Narrative acts were found in sources. In this category, we wrote where we found the narrative act and what was the original term we found. Our main sources are the following :
  • TOD1 : Todorov, T. (1969). Grammaire du Decameron. The Hague - Paris: Mouton.
  • TOD2 : Todorov, T. (1970). Les transformations narratives.Poétiques, (3), 322–333.
  • GC : Greimas, A. J. (1983).Du Sens II : essais sémiotiques. Paris: Seuil.
    Courtès, J. (1991).Analyse sémiotique du discours.Paris, Hachette(Hachette). Paris.
  • BRE : Bremond, C. (1973).Logique du récit. Paris: Seuil.
  • SAT : Speech acts theory Searle, J. R. (1976). A Classification of Illocutionary Acts.Language in Society,5(1), 1–23.
    Austin, J. L. (1962). How To Do Things With Words. The William James Lectures delivered at Harvard University in 1955.The Journal of Symbolic Logic,36, 513.
  • SGO : Sgouros, N. (1999). Dynamic Generation, Management and Resolution of Interactive Plots.Artificial Intelligence,107(1), 29–62.
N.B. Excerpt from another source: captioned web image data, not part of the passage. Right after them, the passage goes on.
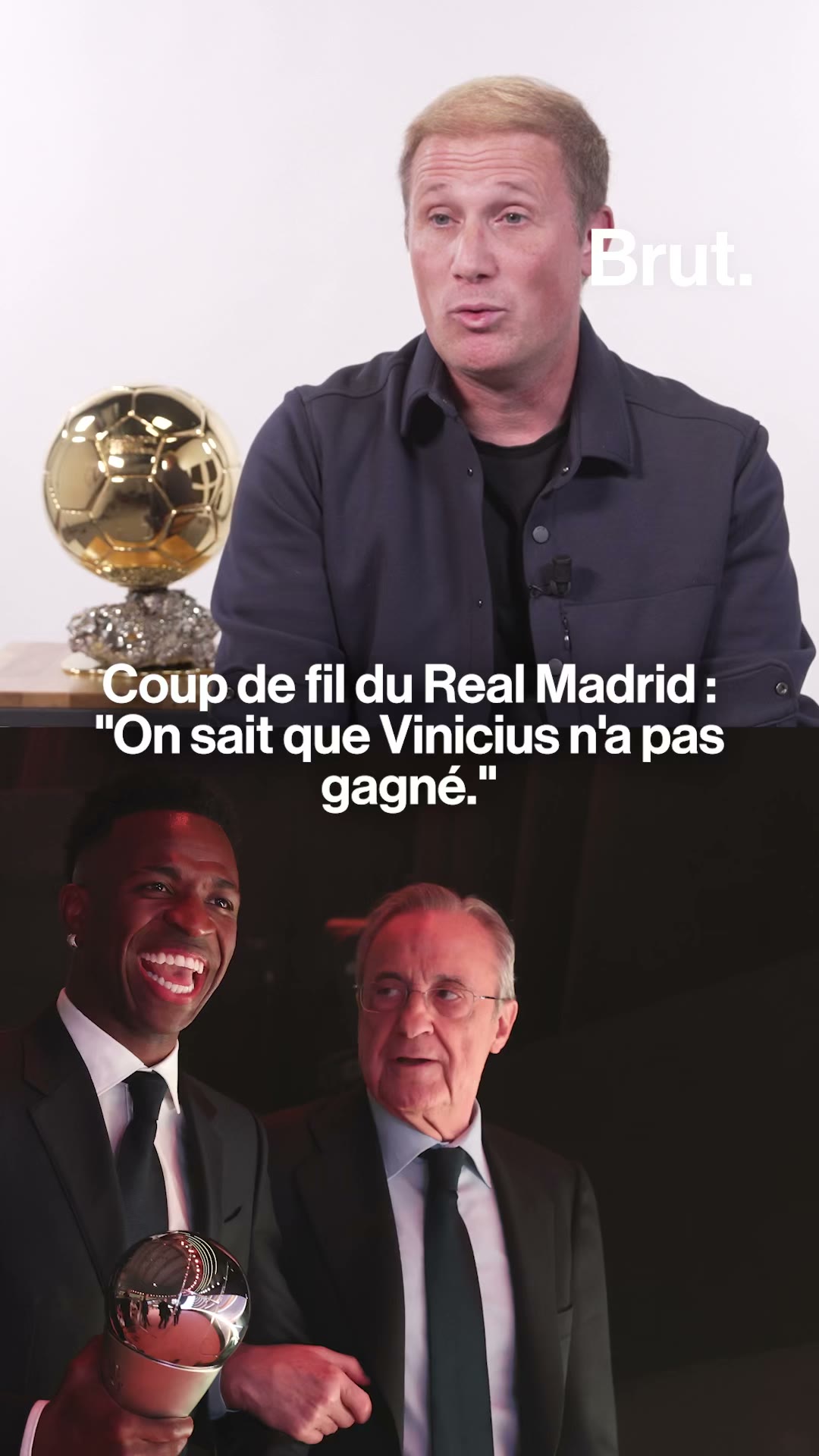 Ballon d'or : quand le Real Madrid avait refusé de venir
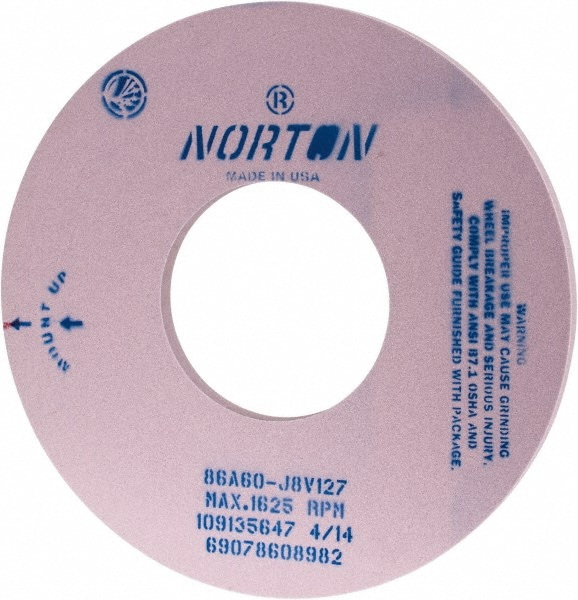 Type 1 Centerless & Cylindrical Grinding Wheel: 20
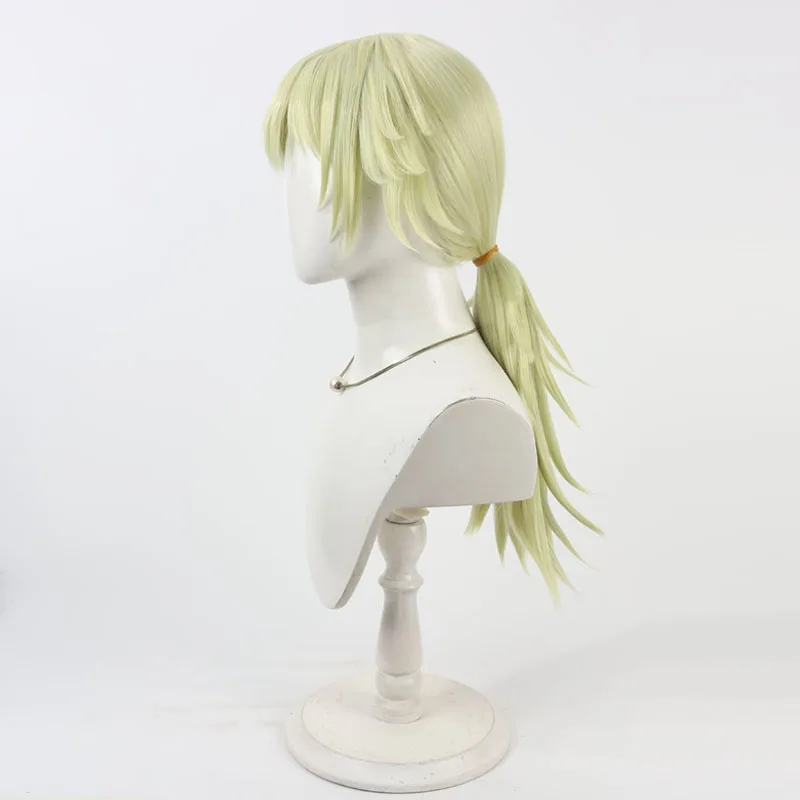 Anime Rook Hunt Cos Cosplay Wig Halloween Carnival Party Props Synthetic Hair Heat Resistant Fiber + Wig Cap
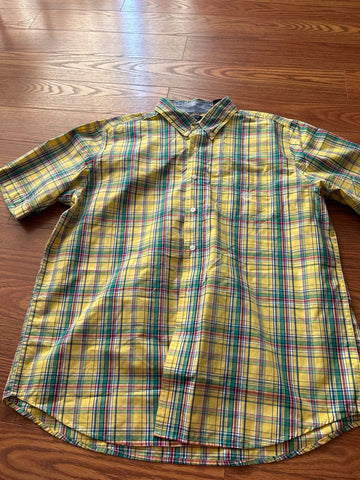 Chaps Short sleeve button down Men's - L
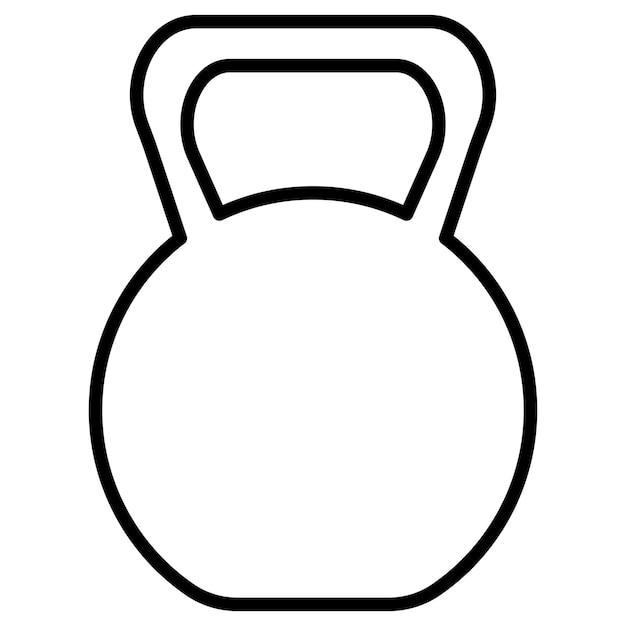 kettlebell icon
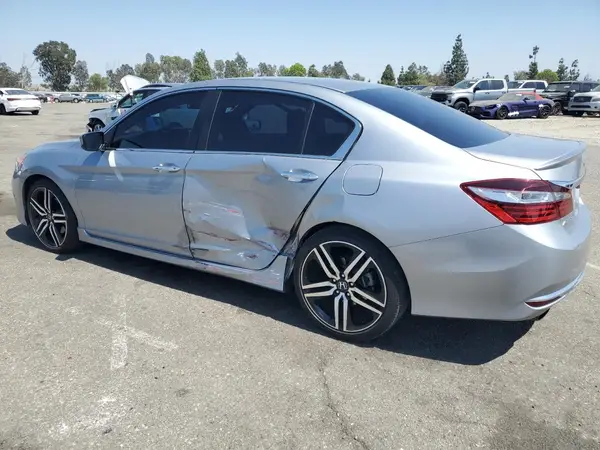 1HGCR2F52GA099458 2016 HONDA ACCORD - Image 2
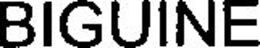 BIGUINE trademark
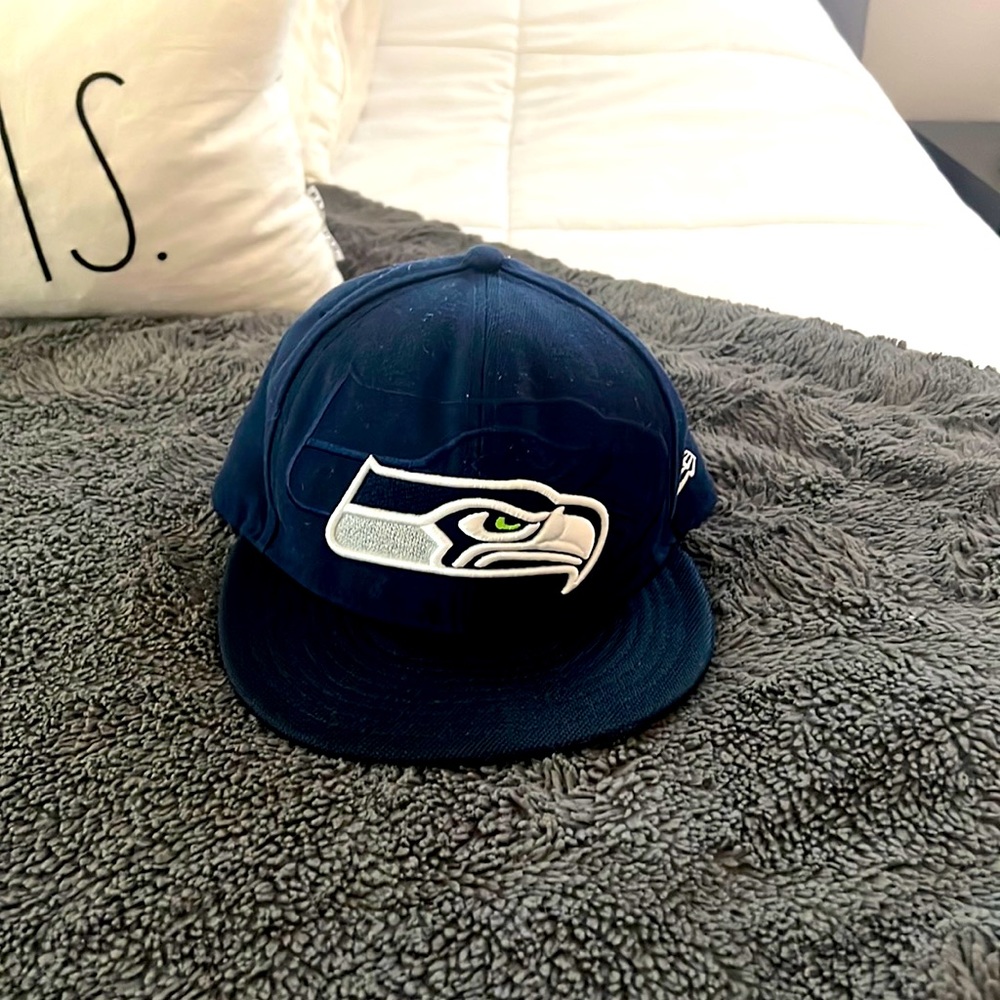 NFL Seahawks fitted baseball hat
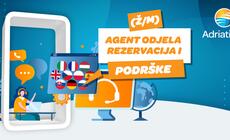 Adriatic.hr - Agent odjela rezervacija i podrške (ž/m)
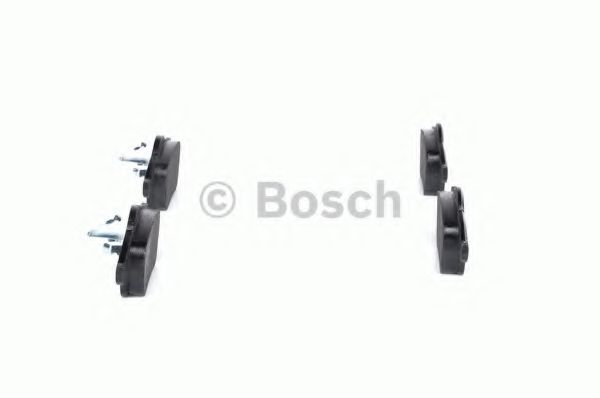 BOSCH - 0 986 424 539 - Комплект тормозных колодок, дисковый тормоз (Тормозная система)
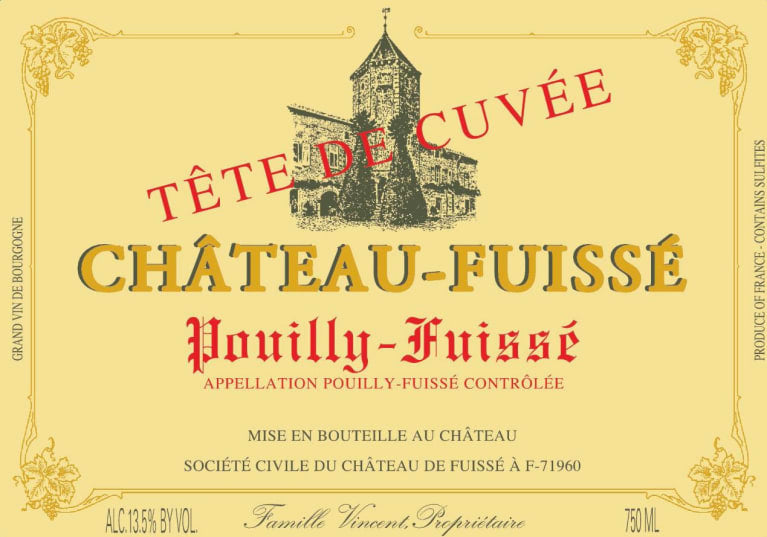 Chateau Fuisse Tete de Cuvee Chardonnay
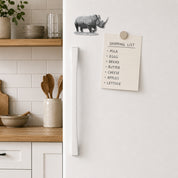 White Rhino Magnet - WR2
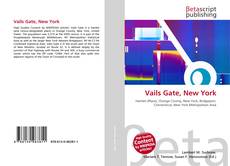 Capa do livro de Vails Gate, New York 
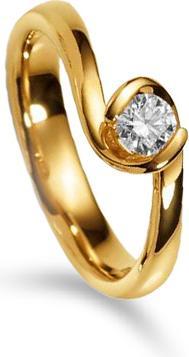 Immagine prodotto Muau Solitario (54, Oro 750/18 K)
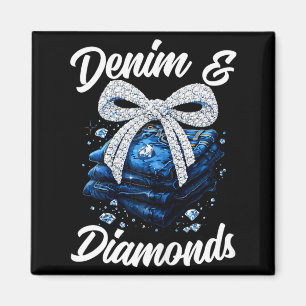 Íman Jeans e diamantes inclinam a moda ocidental glamor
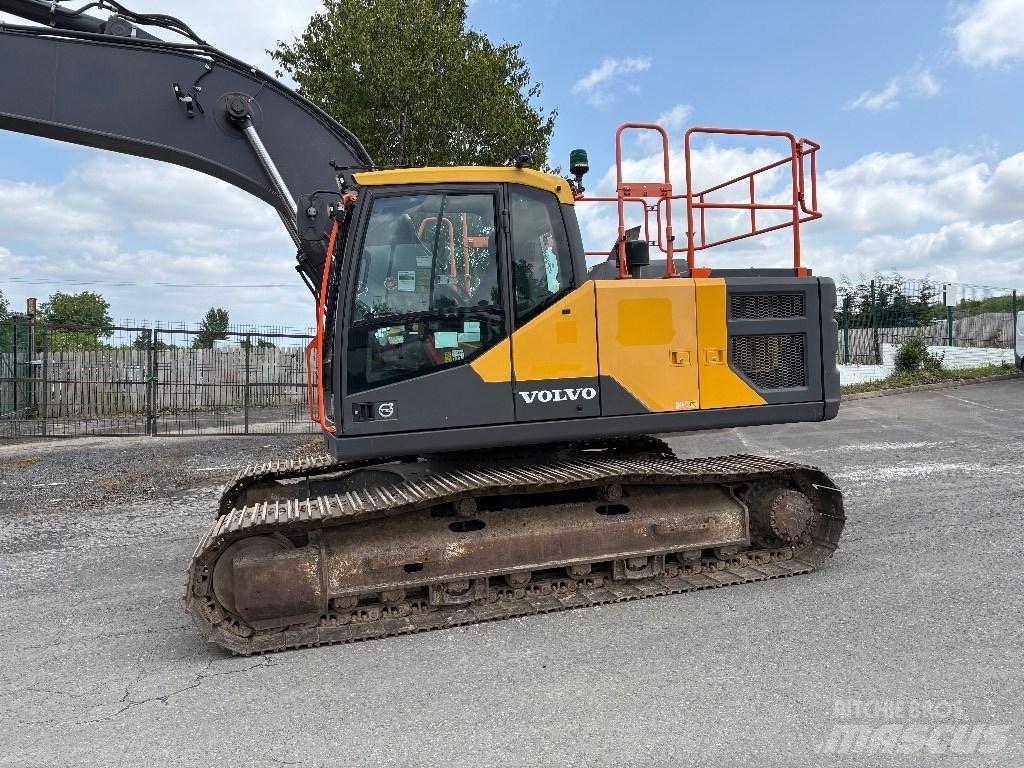 Volvo EC 200 Bageri guseničari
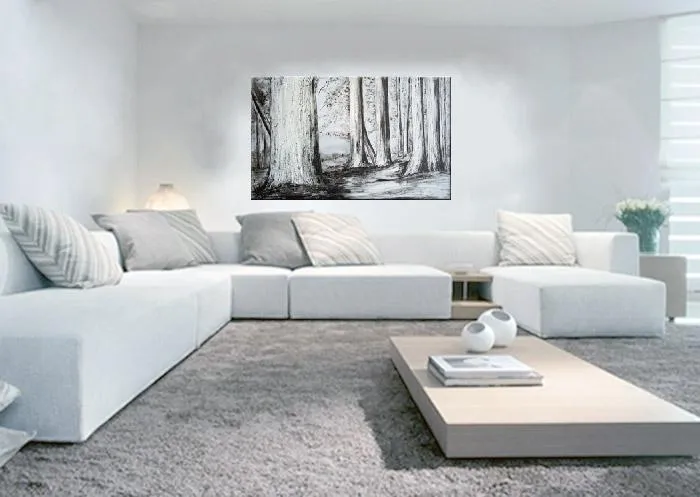 Decorando con grandes fotografías. | Decorar.net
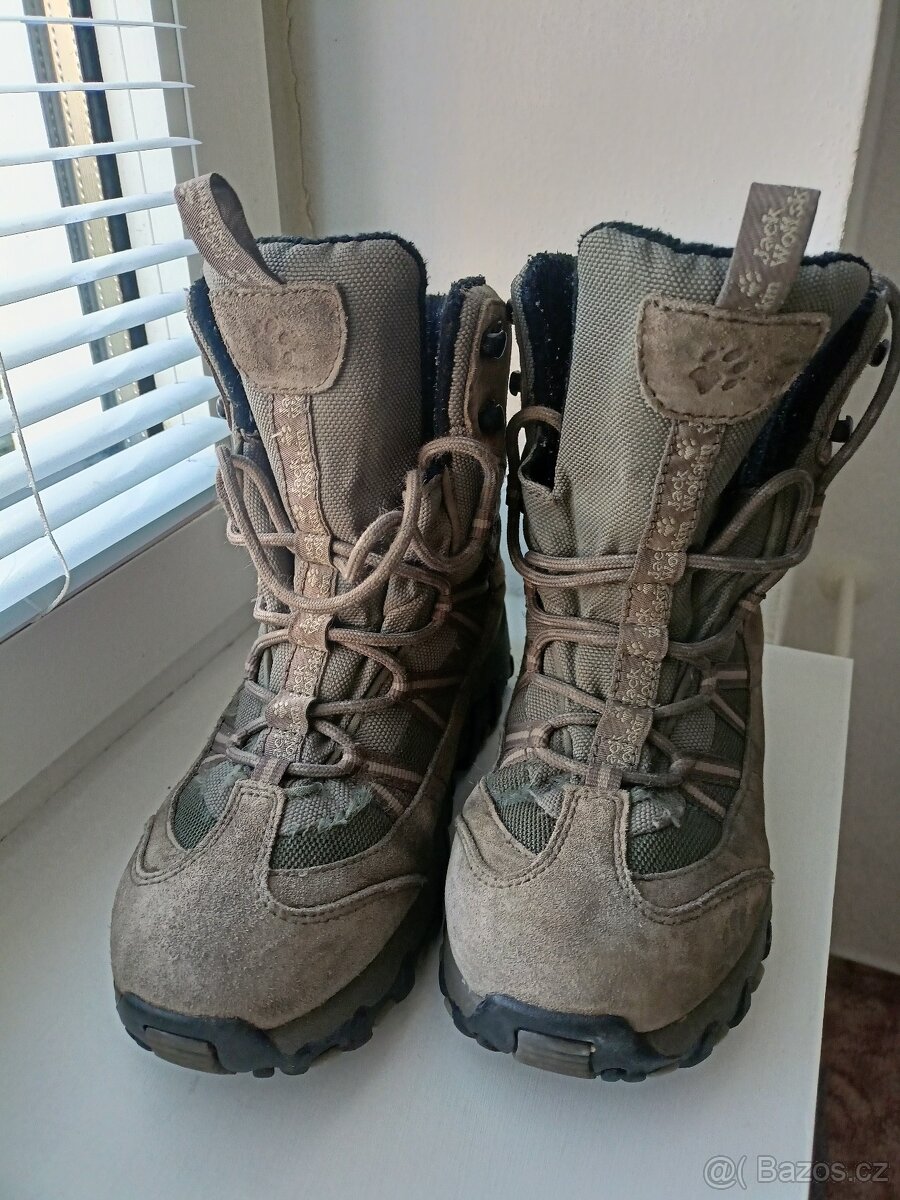 Zimní boty vel.37 (stélka 23,3 cm)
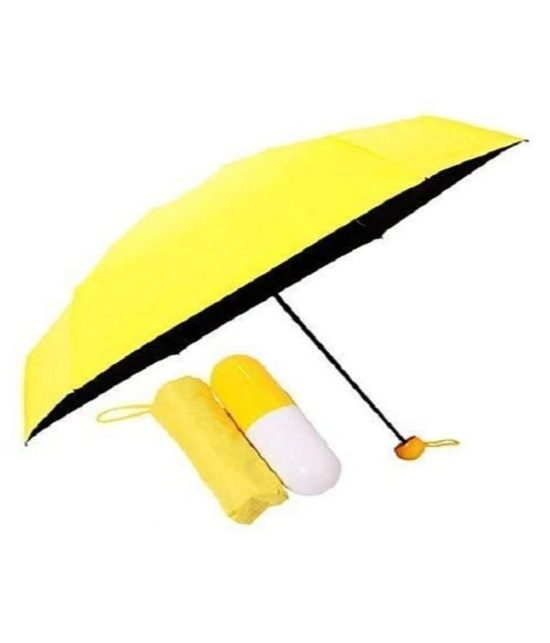 Perkins & Morley Ultra Lights and Small Mini Umbrella with Cute Capsule Case,5 Folding Compact Pocket Umbrella, Especially for Kids - Multi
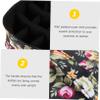 Angoily 17grid Portable Essential Oil Bottle Organizer Case for Travel Compartment Travel Bag with Soft Dividers for Protection Nail Polish Aromatherapy and Personal Care view 2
  • IDT : Szilas, N. (2007). A Computational Model of an Intelligent Narrator for Interactive Narratives.Applied Artificial Intelligence,21(8), 753–801.
  • PWK : Promweek - McCoy, J., Treanor, M., Samuel, B., Wardrip-Fruin, N., & Mateas, M. (2011). Comme il Faut: A System for Authoring Playable Social Models. In Proceedings of the Seventh AAAI Conference on Artificial Intelligence and Interactive Digital Entertainment (AIIDE-11) (pp. 158–163).
  • VER : Versu - Evans, R., & Short, E. (2014). Versu — A Simulationist Storytelling System. IEEE Transactions on Computational Intelligence and AI in Games, 6(2), 113–130.
  • CRA : The Legacy of Siboot (1982), Erasmatron, Storytron, Siboot
  • FAC : Façade - Mateas, M., & Stern, A. (2003). Integrating Plot, Character and Natural Language Processing in the Interactive Drama Façade. In S. Göbel, N. Braun, U. Spierling, J. Dechau, & H. Diener (Eds.), Proceedings of the Technologies for Interactive Digital Storytelling and Entertainment (TIDSE) Conference (pp. 139–151). Darmstadt: Fraunhofer IRB.

The domains and classes

The narrative acts are classified by domains and classes. Domains are the first level of classification. Classes are children of domains.